* [Exercise 1]:
Decide whether each statement below agrees with the forum thread on kappa. Answer yes or no for each, and quote the deciding words of the thread. (a) Sofie reported that five raters took part. (b) Sofie's ratings used three categories. (c) Justus counted ten possibilities for agreement per case with five raters.
* [Exercise 2]:
Write the next part of the forum thread on kappa, starting right after its last line.

* [Document text]:
/---

Let me know if you have any other questions,
Take care,
Justus
March 8, 2009 at 8:43 pm
Sofie
Hi Justus,
I hope this is the information you need:
Total number of cases: 40 (population)
The number of cases I calculated kappa for: 18
Percent of overall agreement:
0,680 – 0,660 – 0,675 – 0,745 – 0,740 – 0,880 – 0,865 – 0,960 – 0,975 – 0,650 – 0,655 – 0,635 – 0,745 – 0,800 – 0,905 – 0,955 – 0,970 – 0,990
Number of categories: 2
Confidence interval I would like to calculate: 95 %
Thanks for your help!
Sofie
March 10, 2009 at 1:37 am
Justus Randolph
Hi Sofie,
One more thing–how many raters were there?
Justus
March 12, 2009 at 12:06 am
Sofie
There were 5!
March 12, 2009 at 1:54 am
Justus Randolph
Hi Sofie,
I’m still have a little problem making sense of this. I figured that using the 18 percent of overall agreements you gave, I could average those to get the overall percent of overall agreement? But, I’m not sure if that is right. I figured that the percent of overall agreement was 80.4722, but it seems to me that the percent of overall agreement should be a factor of 180 (With five raters, there are ten possibilities for agreement per case:1-2, 1-3, 1-4, 1-5, 2-3, 2-4, 2-5, 3-4, 3-5, 4-5. 10 possibilities * 18 cases = 180 possibilities). I need to figure out, out of the 180 possibilities for agreement in your data set, how many agreements there actually were.
When you use the Online Kappa Calculator for your data set that has 18 cases (drawn from a sample of 40 cases), 5 raters, and 2 categories, what are the specific values for percent of overall agreement, fixed-marginal and free-marginal kappa?
March 15, 2009 at 3:43 am
Sofie
Hi Justus,
I think there must have been a misunderstanding from my side. I’ll explain the whole situation: 5 raters examinated 18 ribs (rib 2-10 right and rib 2-10 left) of 40 people. For each rib, the 5 raters chose whether there was a blockade “yes” or “no” (=2 categories). Then I calculated the Fleiss’ kappa and the Free-marginal kappa for each rib.
So, I calculated 18 times the Fleiss’ and Free-marginal kappa but for each rib, there where 40 cases.
So for each rib:
Total number of cases: 40 (population)

\---

* [Records supplied]:

/---

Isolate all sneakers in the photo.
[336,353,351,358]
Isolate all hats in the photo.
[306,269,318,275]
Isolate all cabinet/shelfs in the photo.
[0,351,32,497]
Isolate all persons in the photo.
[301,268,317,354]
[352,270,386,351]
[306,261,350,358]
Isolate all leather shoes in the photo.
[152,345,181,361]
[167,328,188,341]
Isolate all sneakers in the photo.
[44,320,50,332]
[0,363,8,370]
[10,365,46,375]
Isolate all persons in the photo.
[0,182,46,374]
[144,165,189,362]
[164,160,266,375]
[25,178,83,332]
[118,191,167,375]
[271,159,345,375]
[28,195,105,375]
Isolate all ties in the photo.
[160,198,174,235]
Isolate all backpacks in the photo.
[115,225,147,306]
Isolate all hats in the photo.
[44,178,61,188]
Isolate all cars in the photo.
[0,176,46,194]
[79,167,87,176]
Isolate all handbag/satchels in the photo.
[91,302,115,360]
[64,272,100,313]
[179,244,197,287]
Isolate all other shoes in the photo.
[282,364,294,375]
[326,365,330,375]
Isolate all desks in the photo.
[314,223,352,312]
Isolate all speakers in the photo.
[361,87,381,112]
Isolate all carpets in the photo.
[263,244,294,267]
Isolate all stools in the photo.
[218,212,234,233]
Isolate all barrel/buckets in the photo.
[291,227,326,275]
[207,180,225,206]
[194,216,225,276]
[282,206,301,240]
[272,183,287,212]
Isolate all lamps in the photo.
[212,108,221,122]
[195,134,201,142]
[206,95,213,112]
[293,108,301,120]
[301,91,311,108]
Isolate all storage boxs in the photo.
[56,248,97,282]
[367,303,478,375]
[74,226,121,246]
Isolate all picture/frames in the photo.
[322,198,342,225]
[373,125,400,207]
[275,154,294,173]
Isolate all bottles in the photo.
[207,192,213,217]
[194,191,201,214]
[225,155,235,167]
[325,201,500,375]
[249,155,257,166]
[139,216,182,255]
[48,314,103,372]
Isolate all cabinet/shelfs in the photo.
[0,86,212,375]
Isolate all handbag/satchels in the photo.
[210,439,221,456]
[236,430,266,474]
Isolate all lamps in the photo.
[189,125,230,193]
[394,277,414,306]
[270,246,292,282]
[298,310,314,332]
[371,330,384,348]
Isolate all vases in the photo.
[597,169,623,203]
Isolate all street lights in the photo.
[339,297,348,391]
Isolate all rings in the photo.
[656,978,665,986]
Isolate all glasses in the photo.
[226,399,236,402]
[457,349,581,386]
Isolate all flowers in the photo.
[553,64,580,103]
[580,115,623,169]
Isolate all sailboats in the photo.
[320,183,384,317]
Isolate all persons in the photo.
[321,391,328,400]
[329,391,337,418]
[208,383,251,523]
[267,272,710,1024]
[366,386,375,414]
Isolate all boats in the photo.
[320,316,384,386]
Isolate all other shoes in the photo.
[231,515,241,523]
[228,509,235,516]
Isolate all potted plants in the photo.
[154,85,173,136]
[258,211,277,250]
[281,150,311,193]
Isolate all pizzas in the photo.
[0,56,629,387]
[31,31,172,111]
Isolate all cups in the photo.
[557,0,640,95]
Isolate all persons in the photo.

\---

* [Written reply 1]:
(a) Yes: "There were 5!"
(b) No: "Number of categories: 2"
(c) Yes: "With five raters, there are ten possibilities for agreement per case"

* [Written reply 2]:
Number of categories: 2
Confidence interval I would like to calculate: 95 %
Number of Raters: 5
Percent of overall agreement:
rib 2 right= 0,680
Rib 3 right = 0,660
Rib 4 right = 0,675
Rib 5 right = 0,745
Rib 6 right = 0,740
Rib 7 right = 0,880
Rib 8 right = 0,865
Rib 9 right = 0,960
Rib 10 right = 0,975
Rib 2 left = 0,650
Rib 3 left = 0,655
Rib 4 left = 0,635
Rib 5 left = 0,745
Rib 6 left = 0,800
Rib 7 left = 0,905
Rib 8 left = 0,955
Rib 9 left = 0,970
Rib 10 left = 0,990
Sofie
March 27, 2009 at 6:49 am
jrandolp
Hi Sofie,
Sorry for taking so long to get back to you. It’s been a really hectic week, or two.
Now I’ve got a good sense for what your data set is like. However, I’m not entirely sure what population you mean to make inferences about. If you still need help after reading my explanations below send me an e-mail (justus@randolph.name) and we can set up an appointment for me to do some statistical consulting for you, if you desire. I’m happy to write this long explanation here because it might have value for Online Kappa Calculator users in general.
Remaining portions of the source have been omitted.